What does Cloud9, EnVyUs, and NRG have to do with the recent Nintendo Direct? More than what’s immediately obvious, it seems.
The Nintendo Switch trailer had two particularly interesting and speculation-causing traits: one, the seemingly total absence of anybody under the age of 18. The actors and environments shown were more appropriately that of the everyday young adult, living in their own apartment, taking care of their own dog, and having their own roof parties (though that’s probably the least-believable bit nowadays: being able to afford such a nice place with such a view at that age).
That plays into the second: a massive Splatoon esports tournament at the end in classic League of Legends or DOTA 2 style, complete with cheering crowds, technicolored lights, and sponsor-decked uniforms. Was Nintendo finally moving into the hardcore esports space after entire literal generations of relentlessly protecting their family-friendly image?

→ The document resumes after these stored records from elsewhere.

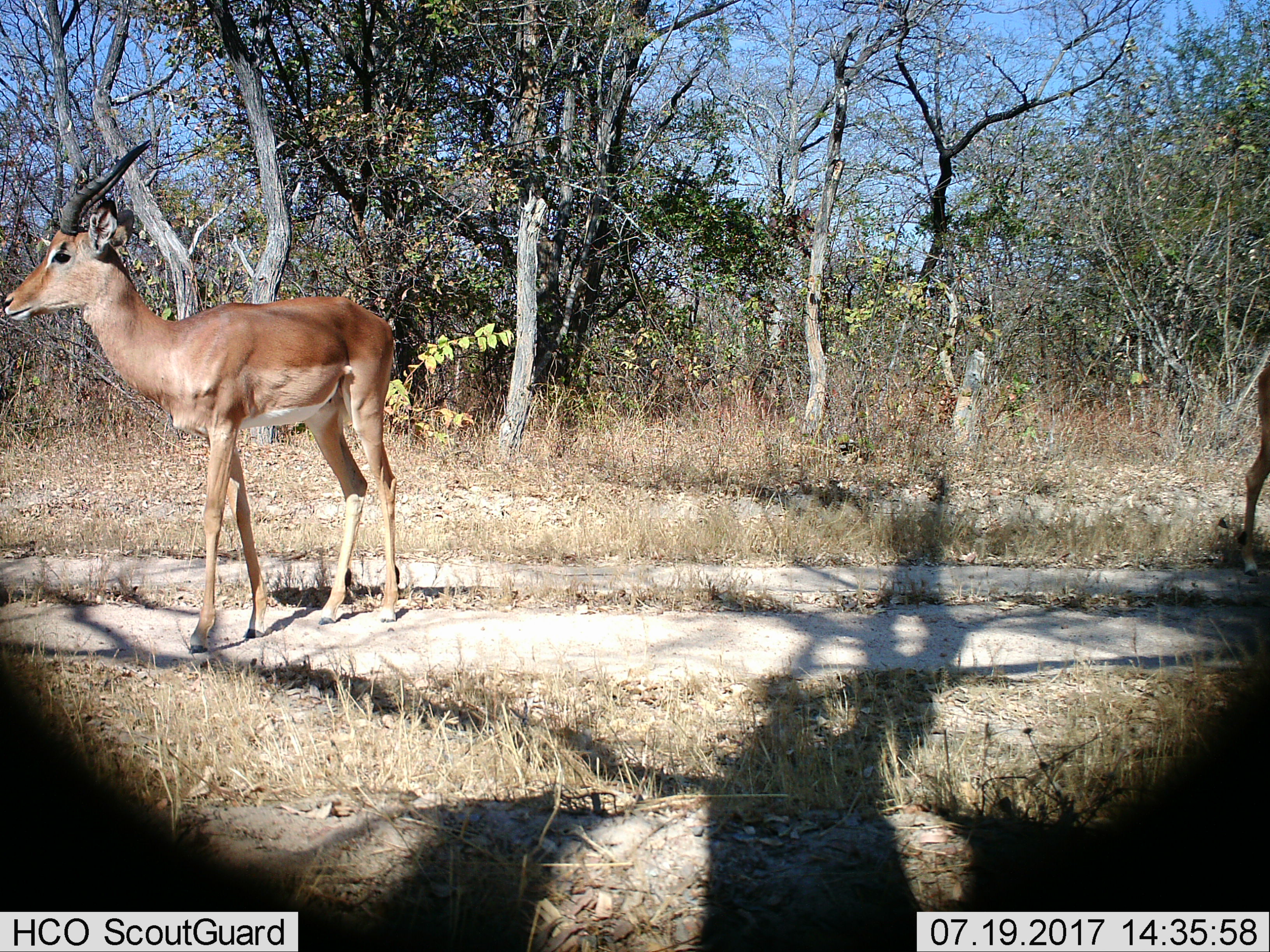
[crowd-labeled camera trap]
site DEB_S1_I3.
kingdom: Animalia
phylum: Chordata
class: Mammalia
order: Artiodactyla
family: Bovidae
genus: Aepyceros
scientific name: Aepyceros melampus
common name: impala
Impala (Aepyceros melampus), count 2. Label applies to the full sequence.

Said a source intimate with esports team management: yes.
“I know Splatoon was a test run for a competitive game, so they’re either gonna flesh the current game out or do something for the Switch,” they claimed. Organizations heavily identified with esports have been in contact with Nintendo at least as far back as Dreamhack Austin, around early July, but the discussions didn’t just include American organizations. European and Japanese competitive teams were in contact as well. Smash Bros and Pokken were also named as titles being explored in the esports space.
This claim was corroborated by a source close to Nintendo itself. Teams named included TSM, Team Liquid, and Immortals from North America, among many others. G2, SK, Fnatic, and NaVi were listed as European contacts, also as a non-comprehensive list.
The organizations involved have, as expected, declined to comment or ignored requests for comments entirely.
“From what it sounds like, they aren’t looking to make an LoL, CS, or Overwatch,” claimed a source. “They don’t want to be a frontrunner; they just want to be a part of it.”
Ostensibly, hints of this might have shown up as recently as this week. Nintendo America had advertised a Splatoon tournament that looked, for all intents and purposes, to be a third-party event:
— Nintendo of America (@NintendoAmerica) October 25, 2016
While a far, far cry from the financially significant pot bonus support provided by Capcom and other publishers to an event like EVO, it is suggestive as an exploratory tendril into the esports gold rush. Along with their ESL program, with the Nintendo Switch itself as a prize, it seems as if the grassroots competitive Nintendo community, players and tournament organizers alike, can expect some love in 2017.